_Extracted text_.
* * *

The Zeughaus is the oldest building on Unter den Linden, finished in 1730 by Andreas Schluter as Brandenburg-Prussia's main armory. It has been a museum continuously since 1875, although the country it represents has changed five times. It was Imperial Germany's military museum, then Weimar's, then the Nazi regime's, then East Germany's Museum of German History, and now the Federal Republic's German Historical Museum. Each regime added rooms and removed inconvenient ones. The current museum's brief, defined when the institution was founded in 1987, is to present the whole sweep of German history honestly, including the parts the building's previous tenants would have preferred to forget.
The Zeughaus was commissioned by Elector Frederick III of Brandenburg in 1695 and designed by a succession of architects, with Andreas Schluter producing the masks of dying warriors that still ring the inner courtyard, the Schluterhof. It served as a working armory until the 1870s. The Hohenzollerns turned it into a military museum in 1875. The Nazis added their own propaganda exhibitions; the building was hit by Allied bombing during the war but largely survived. East Germany's leadership chose it in 1950 as the home of the Museum of German History, charged with presenting a Marxist-Leninist reading of the German past. After reunification on October 3, 1990, the entire collection of that East German museum was transferred to the new German Historical Museum, which had been founded three years earlier in West Berlin. The walls have heard arguments in five different ideological dialects.
The DHM was founded on October 28, 1987, on the 750th anniversary of Berlin. The driving force was West German Chancellor Helmut Kohl, who wanted a national museum that would present German history with what he called 'historical contextualization,' meaning that the Nazi period should be seen as one chapter in a long and largely admirable national story. The proposal was deeply controversial. Critics including Jurgen Habermas argued that Kohl was trying to relativize the Holocaust. The historians Kohl commissioned to write the founding memorandum, including Hartmut Boockmann, Eberhard Jackel, Hagen Schulze, and Michael Sturmer, produced a document that became the museum's intellectual charter. The fall of the Berlin Wall changed everything. The Italian architect Aldo Rossi had won the original design competition in 1988 for a new building near the Reichstag. After reunification, the museum took over the Zeughaus instead, and Rossi's design was shelved.

* * *

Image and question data
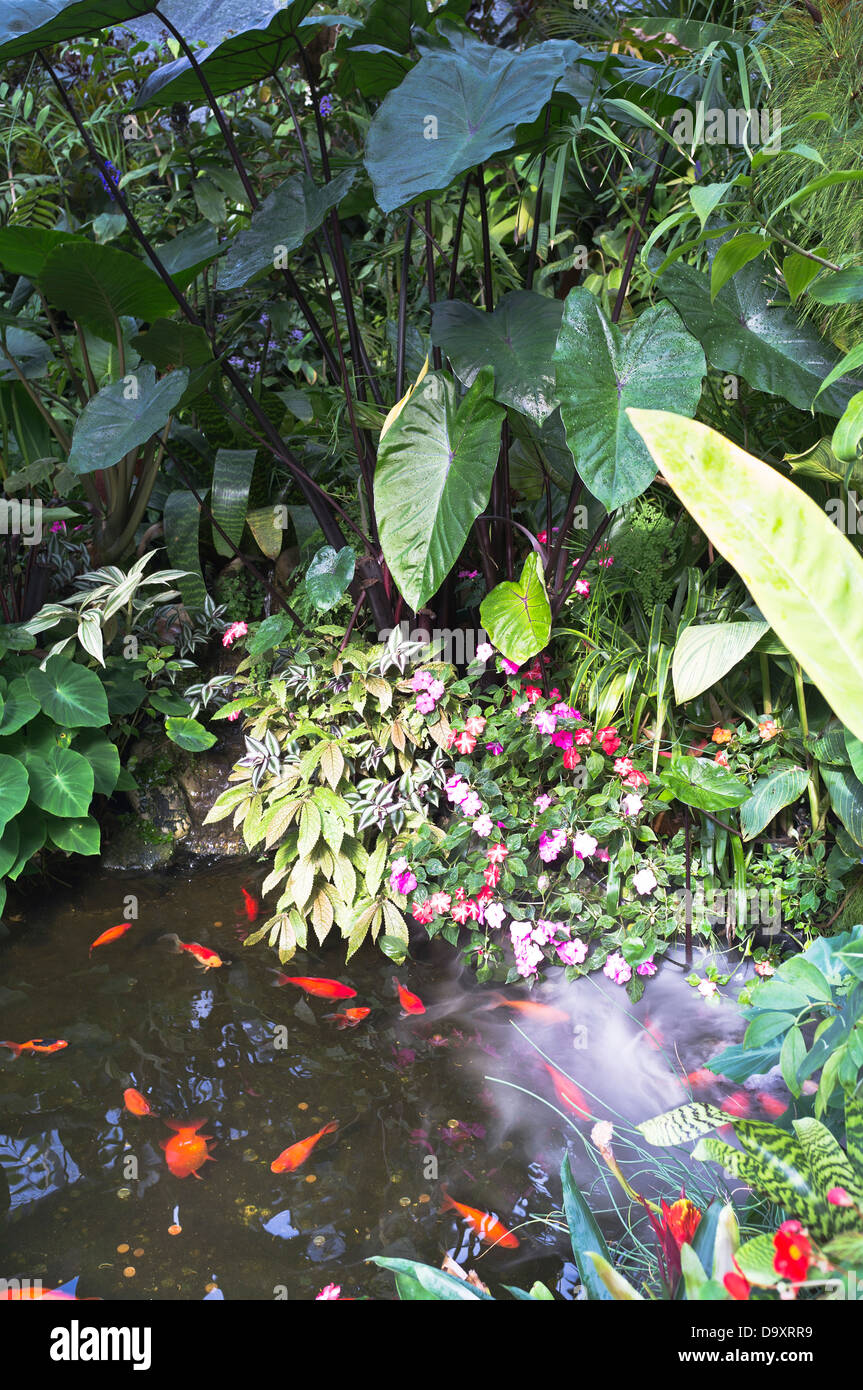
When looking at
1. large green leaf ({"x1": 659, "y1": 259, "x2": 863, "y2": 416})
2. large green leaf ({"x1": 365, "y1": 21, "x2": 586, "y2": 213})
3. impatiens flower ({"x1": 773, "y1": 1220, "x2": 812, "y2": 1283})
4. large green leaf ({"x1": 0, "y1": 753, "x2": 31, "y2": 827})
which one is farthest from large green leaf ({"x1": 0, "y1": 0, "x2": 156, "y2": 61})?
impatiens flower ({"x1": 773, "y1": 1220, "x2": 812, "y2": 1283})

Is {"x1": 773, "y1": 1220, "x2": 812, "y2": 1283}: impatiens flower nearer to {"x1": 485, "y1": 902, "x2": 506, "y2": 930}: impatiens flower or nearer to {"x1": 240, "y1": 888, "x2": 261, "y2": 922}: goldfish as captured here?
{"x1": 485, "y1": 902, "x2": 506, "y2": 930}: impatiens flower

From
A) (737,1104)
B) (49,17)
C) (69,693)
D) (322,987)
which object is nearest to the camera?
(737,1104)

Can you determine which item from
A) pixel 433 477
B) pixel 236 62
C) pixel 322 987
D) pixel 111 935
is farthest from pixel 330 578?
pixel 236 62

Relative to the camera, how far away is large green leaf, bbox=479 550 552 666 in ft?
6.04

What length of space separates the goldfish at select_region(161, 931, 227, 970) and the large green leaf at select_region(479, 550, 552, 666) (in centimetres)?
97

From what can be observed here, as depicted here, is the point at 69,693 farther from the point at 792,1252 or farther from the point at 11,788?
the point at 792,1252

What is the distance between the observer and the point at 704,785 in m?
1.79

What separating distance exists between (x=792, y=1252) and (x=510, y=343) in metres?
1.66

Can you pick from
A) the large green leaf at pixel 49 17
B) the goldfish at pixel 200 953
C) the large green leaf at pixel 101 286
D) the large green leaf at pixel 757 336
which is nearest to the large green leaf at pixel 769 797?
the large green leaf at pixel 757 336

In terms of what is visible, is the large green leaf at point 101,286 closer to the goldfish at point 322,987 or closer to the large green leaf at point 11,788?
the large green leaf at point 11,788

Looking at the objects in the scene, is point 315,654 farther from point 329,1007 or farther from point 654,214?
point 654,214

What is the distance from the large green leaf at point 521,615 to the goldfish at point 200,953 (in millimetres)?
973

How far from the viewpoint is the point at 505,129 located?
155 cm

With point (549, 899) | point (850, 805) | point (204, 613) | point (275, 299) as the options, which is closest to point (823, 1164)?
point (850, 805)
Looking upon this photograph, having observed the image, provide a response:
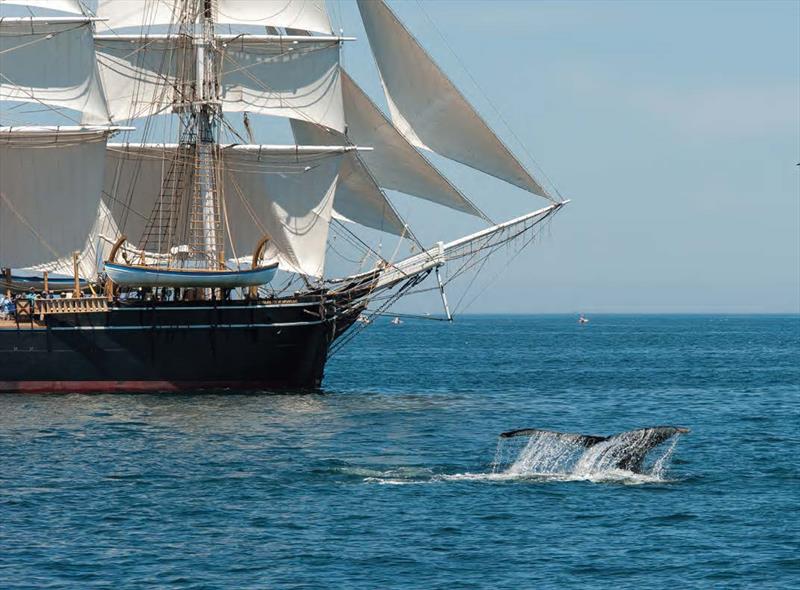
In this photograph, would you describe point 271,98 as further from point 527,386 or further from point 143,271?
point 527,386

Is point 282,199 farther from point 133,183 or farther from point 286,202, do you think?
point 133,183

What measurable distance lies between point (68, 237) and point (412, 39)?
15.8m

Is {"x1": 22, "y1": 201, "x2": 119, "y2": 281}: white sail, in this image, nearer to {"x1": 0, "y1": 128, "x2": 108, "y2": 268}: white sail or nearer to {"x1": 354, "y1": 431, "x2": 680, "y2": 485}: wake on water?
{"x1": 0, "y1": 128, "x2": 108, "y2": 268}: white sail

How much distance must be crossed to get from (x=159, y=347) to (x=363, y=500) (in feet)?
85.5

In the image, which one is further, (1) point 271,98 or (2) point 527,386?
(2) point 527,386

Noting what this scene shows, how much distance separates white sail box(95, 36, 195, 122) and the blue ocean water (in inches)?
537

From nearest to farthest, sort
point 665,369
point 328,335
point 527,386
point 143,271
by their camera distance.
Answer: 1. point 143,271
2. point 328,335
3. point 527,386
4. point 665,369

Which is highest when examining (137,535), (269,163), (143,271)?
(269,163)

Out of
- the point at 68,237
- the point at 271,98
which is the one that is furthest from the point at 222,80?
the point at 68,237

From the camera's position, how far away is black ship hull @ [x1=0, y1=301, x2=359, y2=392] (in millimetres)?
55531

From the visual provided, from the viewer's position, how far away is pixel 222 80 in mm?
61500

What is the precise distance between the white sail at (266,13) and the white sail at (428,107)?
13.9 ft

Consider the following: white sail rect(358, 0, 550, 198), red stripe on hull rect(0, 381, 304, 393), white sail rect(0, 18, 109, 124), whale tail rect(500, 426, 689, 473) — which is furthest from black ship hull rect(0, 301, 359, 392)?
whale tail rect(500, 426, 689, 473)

* * *

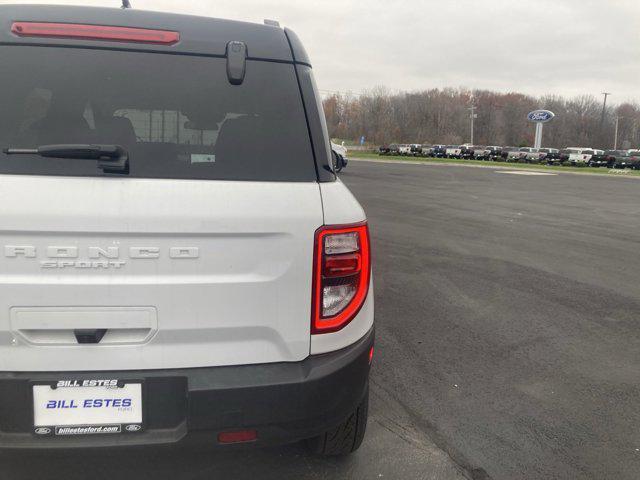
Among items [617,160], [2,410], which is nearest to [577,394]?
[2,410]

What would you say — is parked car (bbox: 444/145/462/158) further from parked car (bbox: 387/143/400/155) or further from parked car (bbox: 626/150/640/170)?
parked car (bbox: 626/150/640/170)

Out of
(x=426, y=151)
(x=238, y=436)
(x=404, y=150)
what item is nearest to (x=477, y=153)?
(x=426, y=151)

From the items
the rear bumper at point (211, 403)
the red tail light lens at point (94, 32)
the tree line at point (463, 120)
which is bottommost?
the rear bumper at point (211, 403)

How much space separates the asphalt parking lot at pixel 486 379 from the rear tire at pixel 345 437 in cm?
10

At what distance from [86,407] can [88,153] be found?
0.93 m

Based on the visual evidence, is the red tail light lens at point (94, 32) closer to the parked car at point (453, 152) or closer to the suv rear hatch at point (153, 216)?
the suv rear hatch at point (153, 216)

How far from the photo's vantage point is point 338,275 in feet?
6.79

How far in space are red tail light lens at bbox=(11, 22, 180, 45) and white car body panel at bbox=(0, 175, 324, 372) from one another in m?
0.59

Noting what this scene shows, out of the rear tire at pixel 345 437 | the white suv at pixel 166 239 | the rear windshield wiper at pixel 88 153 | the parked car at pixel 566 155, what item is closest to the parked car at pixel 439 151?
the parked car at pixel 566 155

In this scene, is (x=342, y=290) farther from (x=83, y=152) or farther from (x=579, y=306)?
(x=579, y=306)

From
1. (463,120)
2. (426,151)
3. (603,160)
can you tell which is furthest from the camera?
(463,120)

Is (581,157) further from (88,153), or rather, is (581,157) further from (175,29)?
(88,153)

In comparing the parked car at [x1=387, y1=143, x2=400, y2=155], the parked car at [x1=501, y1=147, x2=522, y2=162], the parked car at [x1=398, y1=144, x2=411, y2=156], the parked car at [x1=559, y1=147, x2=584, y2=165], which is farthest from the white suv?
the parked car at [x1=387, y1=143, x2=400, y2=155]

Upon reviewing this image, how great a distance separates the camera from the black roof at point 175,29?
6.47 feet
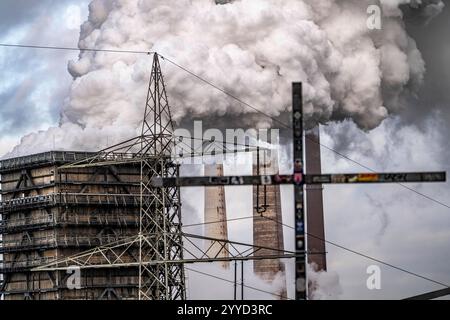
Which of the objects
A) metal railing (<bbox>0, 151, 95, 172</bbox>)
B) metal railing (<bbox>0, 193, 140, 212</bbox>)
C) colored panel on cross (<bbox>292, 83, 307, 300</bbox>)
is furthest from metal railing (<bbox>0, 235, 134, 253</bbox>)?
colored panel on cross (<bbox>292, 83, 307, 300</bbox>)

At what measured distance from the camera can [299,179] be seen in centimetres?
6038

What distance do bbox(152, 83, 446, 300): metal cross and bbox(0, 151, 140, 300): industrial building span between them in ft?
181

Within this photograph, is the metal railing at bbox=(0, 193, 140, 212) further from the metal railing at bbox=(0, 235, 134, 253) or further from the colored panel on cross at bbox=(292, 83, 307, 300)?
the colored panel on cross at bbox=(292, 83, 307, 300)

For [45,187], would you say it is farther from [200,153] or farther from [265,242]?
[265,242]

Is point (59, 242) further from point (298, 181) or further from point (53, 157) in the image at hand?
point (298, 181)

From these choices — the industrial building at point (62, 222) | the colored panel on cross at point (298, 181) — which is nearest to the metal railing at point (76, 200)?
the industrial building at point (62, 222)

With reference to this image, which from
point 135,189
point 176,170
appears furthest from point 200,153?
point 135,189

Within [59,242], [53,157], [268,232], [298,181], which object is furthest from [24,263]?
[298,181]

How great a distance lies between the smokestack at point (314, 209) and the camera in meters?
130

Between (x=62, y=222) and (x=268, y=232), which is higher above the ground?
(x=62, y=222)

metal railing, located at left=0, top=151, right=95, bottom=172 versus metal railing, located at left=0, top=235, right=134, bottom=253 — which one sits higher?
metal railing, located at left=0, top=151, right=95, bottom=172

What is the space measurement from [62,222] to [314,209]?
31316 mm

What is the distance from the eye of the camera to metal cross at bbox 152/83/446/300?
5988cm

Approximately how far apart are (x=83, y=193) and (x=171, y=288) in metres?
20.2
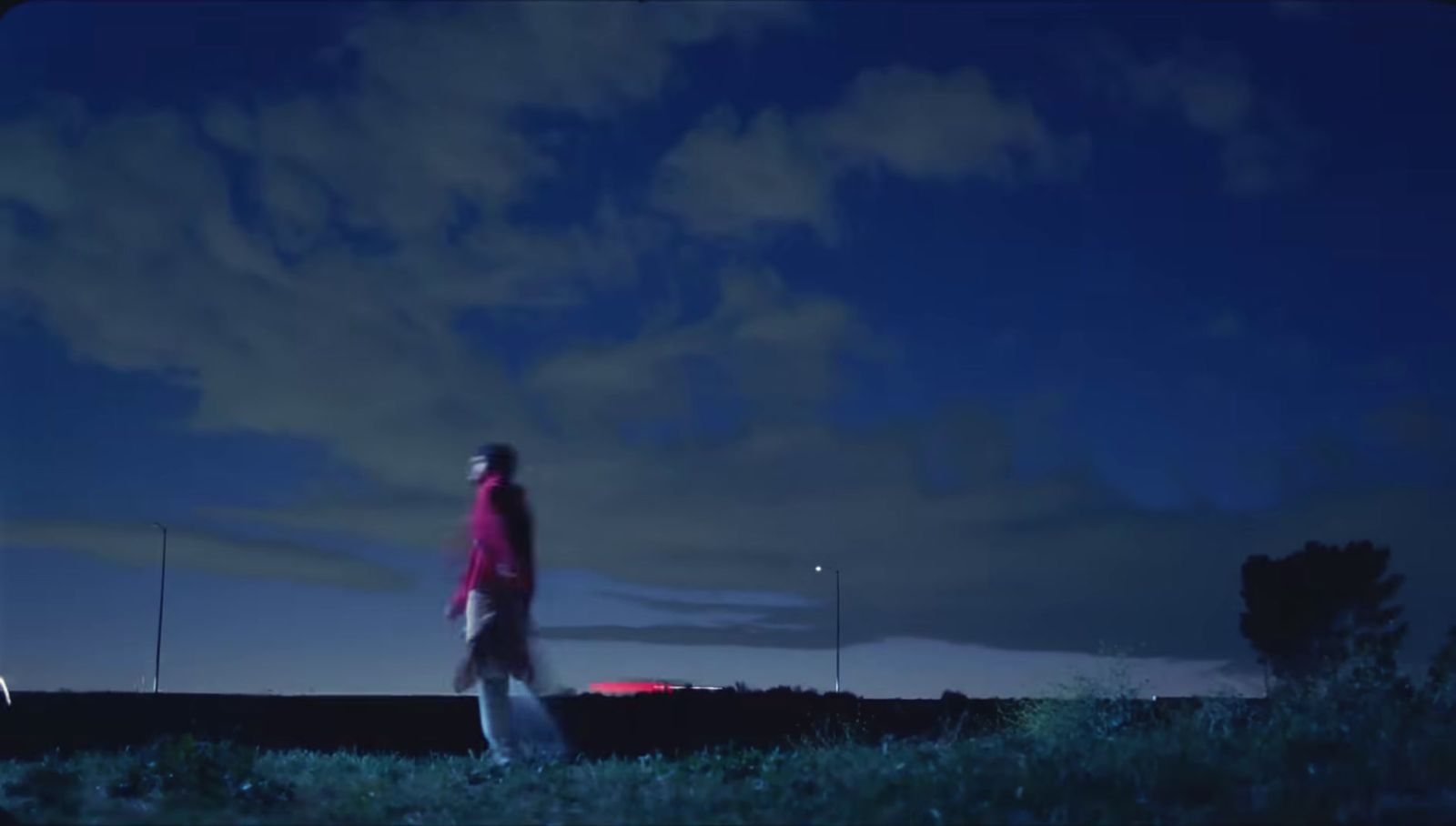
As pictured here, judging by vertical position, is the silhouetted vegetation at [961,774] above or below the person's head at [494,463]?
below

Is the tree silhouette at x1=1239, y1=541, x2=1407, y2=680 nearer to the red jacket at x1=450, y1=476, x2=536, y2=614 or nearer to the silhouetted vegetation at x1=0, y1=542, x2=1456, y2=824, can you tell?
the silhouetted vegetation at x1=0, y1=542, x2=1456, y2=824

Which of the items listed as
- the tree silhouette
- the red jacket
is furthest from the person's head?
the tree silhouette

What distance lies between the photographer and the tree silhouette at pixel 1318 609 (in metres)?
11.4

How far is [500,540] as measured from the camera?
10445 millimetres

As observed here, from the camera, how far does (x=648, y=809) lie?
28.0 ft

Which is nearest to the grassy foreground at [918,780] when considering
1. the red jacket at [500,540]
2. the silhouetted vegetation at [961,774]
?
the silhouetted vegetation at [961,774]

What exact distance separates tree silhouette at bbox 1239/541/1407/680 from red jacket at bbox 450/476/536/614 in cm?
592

* * *

_Problems to work on_.
1. Name every historian that the Zeughaus text lists among those commissioned to write the museum's founding memorandum.
2. Please write the next part of the text about the Zeughaus and the German Historical Museum, picking up after its final sentence.

_Replies_.
1. Hartmut Boockmann, Eberhard Jackel, Hagen Schulze, Michael Sturmer

2.
The Zeughaus underwent a comprehensive restoration between 1998 and 2003. Adjacent to it, the Chinese-American architect I. M. Pei was commissioned to design a modern exhibition hall for temporary shows. Pei's wing, completed in 2003, has an exposed glass-and-steel spiral staircase that has become an icon in its own right; it lets visitors climb four floors while looking out across the Spree to Museum Island. The structural engineering was by Leslie E. Robertson Associates, the firm that had engineered the World Trade Center. Pei was the same architect who designed the glass pyramid at the Louvre and the East Building of the National Gallery in Washington. His Berlin wing is intentionally subordinate to the Zeughaus, joined by an underground passage. The permanent exhibition reopened in the Zeughaus on June 2, 2006, with Chancellor Angela Merkel cutting the ribbon.
The collection spans roughly two thousand years and is divided across more than a dozen sections. The militaria collection of weapons and uniforms is the inheritance of the old Prussian armory; the everyday-life collection of toys, fashion, household goods, and product advertising holds about 155,000 objects. The poster collection includes the Hans Sachs collection, expropriated from the Sachs family by the Nazis in 1938 and returned to his heirs by court decision in 2012. The print collection holds about 100,000 items going back to the 16th century. The picture archive contains roughly half a million photographs. The library has over 225,000 volumes. The online database, the most extensive of any German museum, makes about 500,000 objects searchable, with digital photos for around 70 percent of them. Roughly 7,000 new objects enter the collection each year.
In 2015, in response to the wave of refugees arriving in Germany from Syria, Iraq, and Afghanistan, the museum launched a project called Multaka, the Arabic word for 'meeting point.' Specially trained guides, themselves often refugees, lead free tours in Arabic and Farsi for new arrivals. The conversations focus on cultural objects in the collection that connect to visitors' own heritage, including artifacts from across the Islamic world. The project has spread to museums across Europe, with a network now spanning the United Kingdom, Italy, Greece, and Switzerland. The Zeughaus has been closed for renovation since June 2021, with a complete redesign of the permanent exhibition; reopening is planned for late 2025. The Pei wing remains open with rotating temporary exhibitions. The Foundation for Flight, Expulsion, and Reconciliation, which documents the postwar expulsion of Germans from Eastern Europe, sits under the museum's institutional umbrella since 2009.
Located at 52.52 degrees N, 13.40 degrees E on Unter den Linden in Berlin's Mitte district, just south of the Spree and directly opposite Museum Island. Berlin Brandenburg Airport (EDDB) lies 23 km southeast. The Zeughaus is unmistakable from above as a square Baroque palace immediately east of the Berlin State Opera and west of the river bend that holds Museum Island. The Brandenburg Gate is 1.2 km west; the Reichstag 1.5 km northwest.